This method returns the captured CGImage in a format that cv2 can recognise and use for matchTemplate.

My full code looks like this:

#main.py

import cv2 as cv
from time import time
from windowcapture import WindowCapture

# initialize the WindowCapture class
wincap = WindowCapture('Blue Box Clicker')

loop_time = time()

while(True):
    # get an updated image of the game
    screenshot = wincap.get_image_from_window()

    # display the processed image
    cv.imshow('Computer Vision', screenshot)

    # debug the loop rate
    print('FPS {}'.format(1 / (time() - loop_time)))
    loop_time = time()

    # hold 'q' with the output window focused to exit.
    # waits 1 ms every loop to process key presses
    if cv.waitKey(1) == ord('q'):
        cv.destroyAllWindows()
        break

print('Done.')
#windowcapture.py

import numpy as np
import Quartz as QZ

class WindowCapture:

    # properties
    window_name = None
    window = None
    window_id = None
    window_width = 0
    window_height = 0

    # constructor
    def __init__(self, given_window_name=None):
        if given_window_name is not None:

            self.window_name = given_window_name
            self.window = self.get_window()

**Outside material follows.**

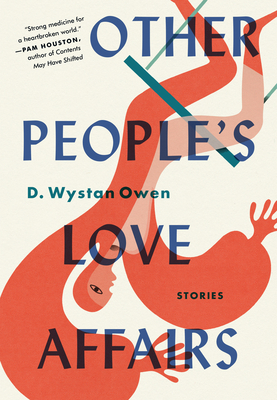 Other People's Love Affairs: Stories Cover Image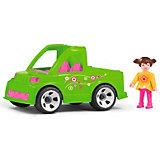 Машинка Efko Автомобиль службы озеленения с водителем, 17 см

            if self.window is None:
                raise Exception('Unable to find window: {}'.format(given_window_name))

            self.window_id = self.get_window_id()

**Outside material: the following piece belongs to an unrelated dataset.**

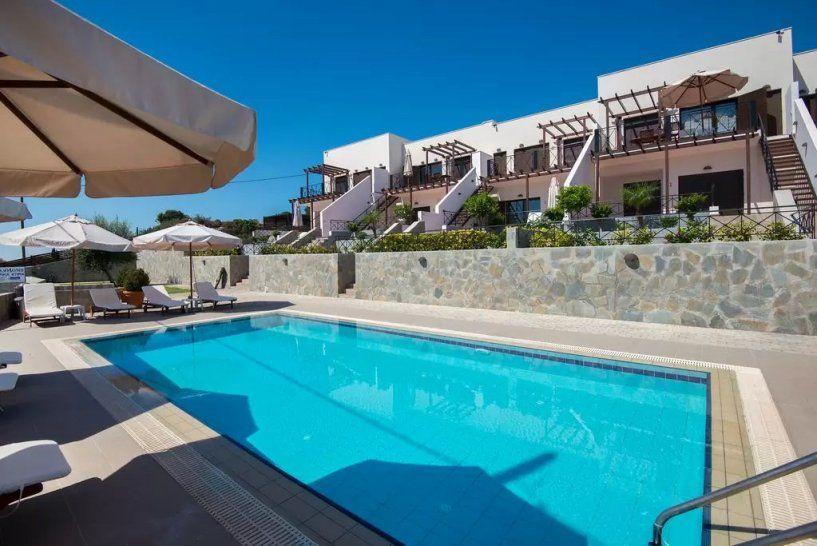 Апартаменты в остров Родос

            self.window_width = self.get_window_width()
            self.window_height = self.get_window_height()

            self.window_x = self.get_window_pos_x()
            self.window_y = self.get_window_pos_y()
        else:
            raise Exception('No window name given')

    def get_window(self):
        windows = QZ.CGWindowListCopyWindowInfo(QZ.kCGWindowListOptionAll, QZ.kCGNullWindowID)
        for window in windows:
            name = window.get('kCGWindowName', 'Unknown')
            if name and self.window_name in name:
                
                return window
        return None
    
    def get_window_id(self):
        return self.window['kCGWindowNumber']

    def get_window_width(self):
        return int(self.window['kCGWindowBounds']['Width'])
    
    def get_window_height(self):
        return int(self.window['kCGWindowBounds']['Height'])

    def get_window_pos_x(self):
        return int(self.window['kCGWindowBounds']['X'])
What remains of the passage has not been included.